__Consigne__:
Poursuivez l'entretien avec Djibril Diop Mambety à partir de l'endroit où l'extrait s'arrête.

__Extrait de page__:
• • •

Où va le Vent

'L'image va où le vent'

 

entretien avec Djibril Diop Mambety

(cinéaste sénégalais chef de file du 'nouveau cinéma africain urbain')

 

par Simon Njami

 

 

SIMON NJAMI - Interroger le cinéma pour parler de la photographie était une folie. Plus grande folie encore était d'interroger Djibril Diop Mambety, le cinéaste qui montre une autre Afrique en inventant un autre rythme, une autre image, un autre propos que ceux attendus, le cinéaste que ses admirateurs désespéraient voir tourner à nouveau : presque vingt ans ont passé entre ses deux films cultes - Touki Bouki et Badou Boy - et son dernier film - Hyènes adapté de La visite de la vieille dame de F. Dürrenmatt - dont il finit le montage. Nous n'avons pas été déçus ; nous cherchions ce que nous voulions trouver : laisser la parole autour de la nature de la photo et ne pas chercher à la pénétrer. Laisser la parole se promener au gré du vent, puisque seul le vent...

• • •

__Données fournies__:
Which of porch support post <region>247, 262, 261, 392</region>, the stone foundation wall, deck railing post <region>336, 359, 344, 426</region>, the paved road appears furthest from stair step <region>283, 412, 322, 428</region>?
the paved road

• • •

__Réponse__:
© photo Pierre Verger, Voiles de bateaux dans le port de Belem, Brésil ca. 1946
© photo Pierre Verger, Voiles de bateaux dans le port de Belem, Brésil ca. 1946

 

DJIBRIL DIOP MAMBETY - Tout me destinait à faire du cinéma mais ma propre démarche ne me destinait pas à être un professionnel du cinéma. Et si je n'ai pas fait de film coup sur coup c'est parce que, vraiment, je n'en ai pas eu envie. De même que ce n'est pas le milieu du cinéma qui m'a causé des problèmes pour faire de nouveaux films. Un jour, je me suis presque culpabilisé : je me suis dit que j'aurais dû faire plus de films. Mon désir profond était, et est toujours, de continuer le western que j'ai vu dans mon enfance. C'est ça qui m'a amené au cinéma. Mais ce n'était pas pour raconter des histoires... Ce qui m'en a détaché un temps, sont des priorités sur un plan autant personnel que social. Et quand on voit la façon dont nous sommes distribués en Afrique, on se dit que le cinéma n'est vraiment pas le meilleur moyen de s'adresser à son peuple.

 

 

SN - J'écris mon testament depuis l'âge de sept ans.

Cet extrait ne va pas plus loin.